Python SciPy Stats Skew

When working with data analysis in Python, understanding the shape and distribution of your data is crucial. One key metric that helps us describe data distribution is skewness, which measures the asymmetry of a probability distribution.

As a Python developer who has spent years analyzing data, I’ve found SciPy’s skew functions to be invaluable tools for understanding data distributions and making informed decisions.

In this article, I’ll walk you through everything you need to know about using Python’s SciPy stats skew functions with practical examples that you can apply to your projects.

What is Skewness?

Skewness measures the asymmetry of a probability distribution. In simple terms, it tells us if the data is tilted to one side.

A distribution with zero skewness is perfectly symmetrical, like a normal distribution (bell curve). When data is skewed positively, it has a longer tail on the right side. Conversely, negative skewness indicates a longer tail on the left.
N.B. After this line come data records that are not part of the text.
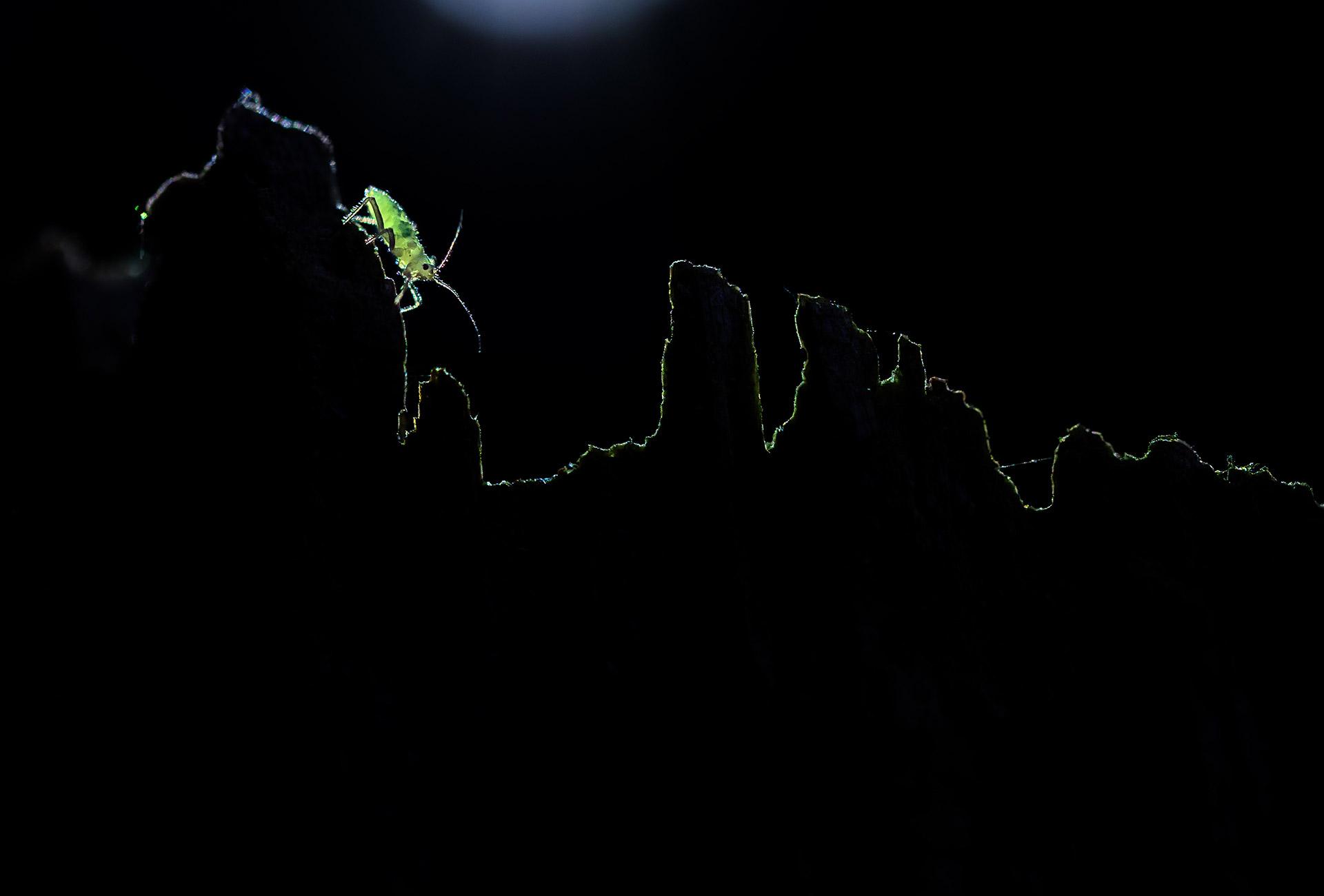Скалолазка, © Валерия Зверева, 1-е место в номинации «Макросъёмка», Фотоконкурс «Дикая природа России» от National Geographic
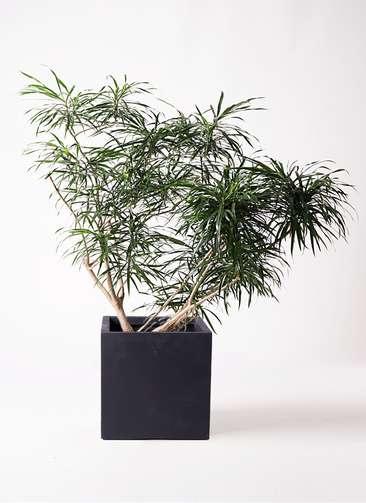 観葉植物 ドラセナ アンガスティフォリア 10号 ボサ造り ベータ キューブプランター 黒 付き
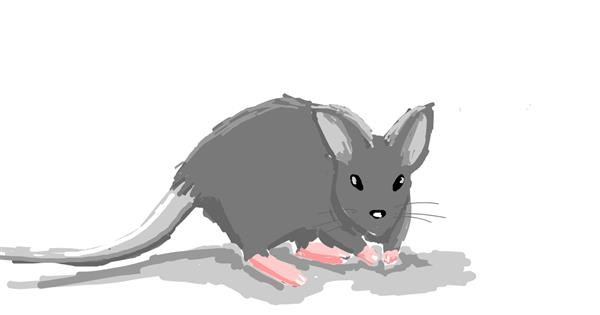 Mouse drawing by itsme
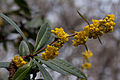 Berberis gagnepainii - Fleurs.jpg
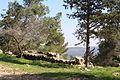 Mount Eitan IMG 2678.JPG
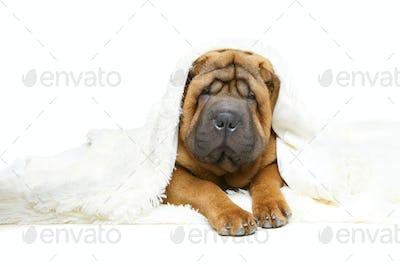shar pei puppy under plaid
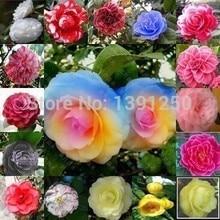 Высокое качество. Бесплатная доставка! 30 шт. традиционный знаменитый цветы, Всемирно известный цветы семена камелии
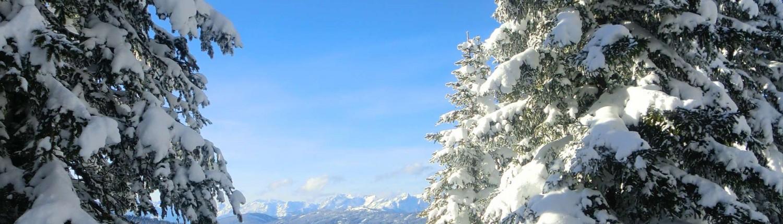 winterwandern gruppe schladming ramsau am dachstein winter urlaub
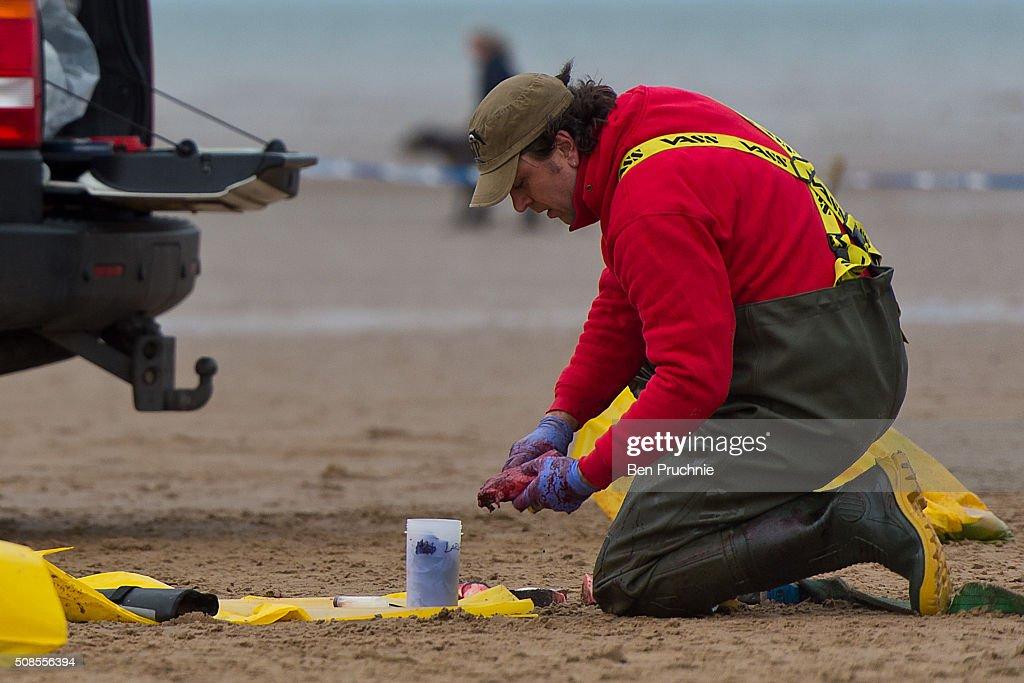 Beached Hunstanton Sperm Whale Dies : News Photo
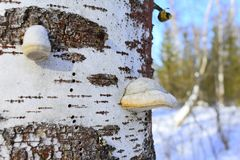 Polypore tubes are a honey-comb-like structure, where the individual tubes have fused together stock photo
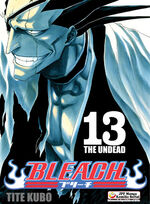Bleach okladka 13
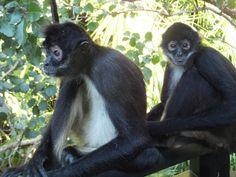Sandos Caracol Eco Resort (Riviera Maya/Playa del Carmen, Mexique) : voir 967 avis et 11 522 photos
Here’s what different skewness values tell us:

  • Skewness = 0: Perfectly symmetrical distribution
  • Skewness > 0: Positively skewed (right-tailed)
  • Skewness < 0: Negatively skewed (left-tailed)

Read Python SciPy Stats Poisson

Calculate Skewness with SciPy

SciPy offers several methods for calculating and working with skewness. Let’s explore the most common methods with examples.

Method 1: Use scipy.stats.skew()

The simple way to calculate skewness is to use the skew() function from the scipy.stats module.

import numpy as np
from scipy import stats
import matplotlib.pyplot as plt

# Create a sample dataset - US household income (simplified example in $1000s)
household_income = np.array([42, 50, 55, 47, 60, 62, 58, 120, 150, 200, 45, 52, 48, 55, 59])

# Calculate skewness
skewness = stats.skew(household_income)
print(f"Skewness: {skewness:.4f}")

# Visualize the distribution
plt.figure(figsize=(10, 6))
plt.hist(household_income, bins=10, alpha=0.7, color='skyblue', edgecolor='black')
plt.axvline(np.mean(household_income), color='red', linestyle='dashed', linewidth=1, label=f'Mean: {np.mean(household_income):.2f}')
plt.axvline(np.median(household_income), color='green', linestyle='dashed', linewidth=1, label=f'Median: {np.median(household_income):.2f}')
plt.title(f'US Household Income Distribution (Skewness: {skewness:.4f})')
plt.xlabel('Income ($1000s)')
plt.ylabel('Frequency')
plt.legend()
plt.show()

I executed the above example code and added the screenshot below.

skewnorm.rvs

This example will output a positive skewness value, indicating that our household income data is right-skewed, which is common for income distributions where fewer high-income households are pulling the mean higher than the median.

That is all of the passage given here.